İş sağlığı ve iş güvenliği açısından önemli riskler taşıyan çalışma alanlarından biri de sağlık hizmetleridir. Sağlık hizmetlerinin sunulduğu birçok alanda özellikle de hastanelerde, çalışanların sağlıklarını olumsuz yönde etkileyen pek çok risk faktörü bulunmaktadır. Hastanelerde sağlık işgücü içinde sayısal olarak büyük çoğunluğu oluşturan ve hizmet sunumunun sürekliliği açısından önemli bir grubu oluşturan hemşirelik grubu, çalışan sağlığı ve güvenliği açısından önemli bir risk grubunu oluşturmaktadır. Hemşireler, hizmet sunumundaki farklılıklara bağlı olarak çeşitli sağlık ve güvenlik tehlikeleri ile karşı karşıya bulunmaktadırlar. NIOSH’ın 2600 hastanenin meslek sağlığı servislerinin raporlarına göre yaptığı değerlendirmede, sağlık çalışanlarında en sık kas, iskelet sisteminde burkulma ve zorlanmaların görüldüğü saptanmıştır. Bunu delici yaralanmalar, çizilme, ezilme, laserasyon, sırt-bel hasarları, yanık ve kırıklar izlemektedir. En sık görülen hastalıklar solunum problemleri, enfeksiyon, dermatit, ilaç ve tedavi reaksiyonlarıdır.

Hemşirelerin ağır iş yükü, ağır ve ölümcül hastalara bakım vermek, gerektiğinde hasta ve yakınlarına destek vermek zorunda kalınması gibi nedenler, iş ile ilgili stres ve gerginliğe yol açmaktadır. Ayrıca sağlık sistemindeki yetersizlikler, hizmetin ve çalışanın dengesiz dağılımı çalışanlarda düş kırıklığı ve gerginlik yaratmaktadır. İşten kaynaklanan gerginlikler kişide depresyon, kaygı, gerilim tipi baş ağrısı ve uykusuzluk gibi fizyolojik etkilere de yol açmaktadır.

- _Sağlanan veriler_
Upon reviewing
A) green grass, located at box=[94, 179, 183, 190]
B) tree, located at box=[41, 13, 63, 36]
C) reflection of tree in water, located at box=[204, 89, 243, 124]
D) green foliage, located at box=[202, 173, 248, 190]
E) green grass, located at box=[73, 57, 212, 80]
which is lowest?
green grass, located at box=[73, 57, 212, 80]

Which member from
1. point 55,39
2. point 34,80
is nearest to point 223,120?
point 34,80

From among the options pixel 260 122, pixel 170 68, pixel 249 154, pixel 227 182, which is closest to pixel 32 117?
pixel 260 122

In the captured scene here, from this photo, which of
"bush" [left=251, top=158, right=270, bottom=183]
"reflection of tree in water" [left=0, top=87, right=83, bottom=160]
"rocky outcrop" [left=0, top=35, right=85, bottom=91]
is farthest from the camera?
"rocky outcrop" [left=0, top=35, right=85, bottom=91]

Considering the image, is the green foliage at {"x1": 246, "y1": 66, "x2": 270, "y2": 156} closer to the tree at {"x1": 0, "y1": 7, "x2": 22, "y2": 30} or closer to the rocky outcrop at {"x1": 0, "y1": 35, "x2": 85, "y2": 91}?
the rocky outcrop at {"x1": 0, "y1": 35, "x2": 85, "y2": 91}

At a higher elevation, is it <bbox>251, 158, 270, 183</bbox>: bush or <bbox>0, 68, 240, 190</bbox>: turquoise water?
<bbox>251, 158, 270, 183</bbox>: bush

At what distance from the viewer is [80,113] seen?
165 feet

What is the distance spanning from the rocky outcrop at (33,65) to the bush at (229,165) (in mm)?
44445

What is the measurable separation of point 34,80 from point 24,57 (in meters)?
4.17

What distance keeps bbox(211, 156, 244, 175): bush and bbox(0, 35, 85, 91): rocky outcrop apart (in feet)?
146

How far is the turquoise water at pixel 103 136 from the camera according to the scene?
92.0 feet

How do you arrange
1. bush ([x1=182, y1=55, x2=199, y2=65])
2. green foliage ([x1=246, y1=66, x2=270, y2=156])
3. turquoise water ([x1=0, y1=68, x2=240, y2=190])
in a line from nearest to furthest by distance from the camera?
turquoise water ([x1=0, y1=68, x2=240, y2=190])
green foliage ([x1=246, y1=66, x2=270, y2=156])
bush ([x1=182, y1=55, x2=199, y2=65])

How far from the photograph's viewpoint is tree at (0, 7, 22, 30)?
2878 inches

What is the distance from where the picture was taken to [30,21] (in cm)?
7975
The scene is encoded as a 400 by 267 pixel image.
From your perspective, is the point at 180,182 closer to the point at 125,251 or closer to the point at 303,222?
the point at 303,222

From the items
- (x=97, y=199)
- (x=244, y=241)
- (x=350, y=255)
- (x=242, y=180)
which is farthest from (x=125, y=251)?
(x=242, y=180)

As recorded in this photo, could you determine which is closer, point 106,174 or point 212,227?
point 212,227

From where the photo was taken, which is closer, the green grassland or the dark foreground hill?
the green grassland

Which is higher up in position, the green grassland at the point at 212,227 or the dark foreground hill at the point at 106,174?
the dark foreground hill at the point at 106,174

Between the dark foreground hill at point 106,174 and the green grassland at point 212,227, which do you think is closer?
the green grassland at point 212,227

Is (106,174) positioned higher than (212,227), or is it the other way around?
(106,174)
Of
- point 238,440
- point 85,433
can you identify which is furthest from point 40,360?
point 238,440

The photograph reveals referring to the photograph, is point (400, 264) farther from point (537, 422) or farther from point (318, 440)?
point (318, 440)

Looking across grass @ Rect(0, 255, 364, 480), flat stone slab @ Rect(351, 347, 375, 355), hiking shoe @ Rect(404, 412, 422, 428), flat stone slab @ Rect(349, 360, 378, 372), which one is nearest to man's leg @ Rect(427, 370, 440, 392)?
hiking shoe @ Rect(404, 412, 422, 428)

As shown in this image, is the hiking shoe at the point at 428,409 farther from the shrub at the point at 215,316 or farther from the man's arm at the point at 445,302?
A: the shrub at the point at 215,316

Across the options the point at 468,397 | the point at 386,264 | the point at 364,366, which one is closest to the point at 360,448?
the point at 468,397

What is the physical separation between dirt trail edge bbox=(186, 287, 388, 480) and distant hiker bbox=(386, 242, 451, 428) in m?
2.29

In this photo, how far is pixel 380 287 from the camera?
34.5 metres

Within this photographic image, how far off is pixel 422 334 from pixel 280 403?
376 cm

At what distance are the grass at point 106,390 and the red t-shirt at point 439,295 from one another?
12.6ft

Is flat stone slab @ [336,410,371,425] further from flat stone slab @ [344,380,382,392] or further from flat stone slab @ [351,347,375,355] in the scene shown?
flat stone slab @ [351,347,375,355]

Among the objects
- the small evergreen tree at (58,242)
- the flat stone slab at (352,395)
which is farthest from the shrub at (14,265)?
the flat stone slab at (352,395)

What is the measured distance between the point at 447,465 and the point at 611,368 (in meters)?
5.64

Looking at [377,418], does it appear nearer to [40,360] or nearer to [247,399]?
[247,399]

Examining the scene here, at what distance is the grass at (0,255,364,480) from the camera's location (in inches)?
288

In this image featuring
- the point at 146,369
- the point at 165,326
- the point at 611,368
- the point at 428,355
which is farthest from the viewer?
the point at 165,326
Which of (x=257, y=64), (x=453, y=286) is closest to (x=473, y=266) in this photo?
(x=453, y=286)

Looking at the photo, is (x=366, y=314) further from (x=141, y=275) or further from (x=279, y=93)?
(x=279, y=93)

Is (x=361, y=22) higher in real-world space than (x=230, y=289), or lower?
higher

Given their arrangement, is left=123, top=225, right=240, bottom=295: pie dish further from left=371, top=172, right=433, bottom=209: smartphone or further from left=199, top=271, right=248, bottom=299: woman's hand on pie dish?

- _Görev ayrıntıları_
Hemşirelerin iş sağlığı ve güvenliği risklerini anlatan metinde "Hemşirelerin ağır iş" ifadesinden başlayıp "de yol açmaktadır." ifadesi de dahil olmak üzere o kısmı aynen aktarın.

- _Tamamlanan görev_
Hemşirelerin ağır iş yükü, ağır ve ölümcül hastalara bakım vermek, gerektiğinde hasta ve yakınlarına destek vermek zorunda kalınması gibi nedenler, iş ile ilgili stres ve gerginliğe yol açmaktadır. Ayrıca sağlık sistemindeki yetersizlikler, hizmetin ve çalışanın dengesiz dağılımı çalışanlarda düş kırıklığı ve gerginlik yaratmaktadır. İşten kaynaklanan gerginlikler kişide depresyon, kaygı, gerilim tipi baş ağrısı ve uykusuzluk gibi fizyolojik etkilere de yol açmaktadır.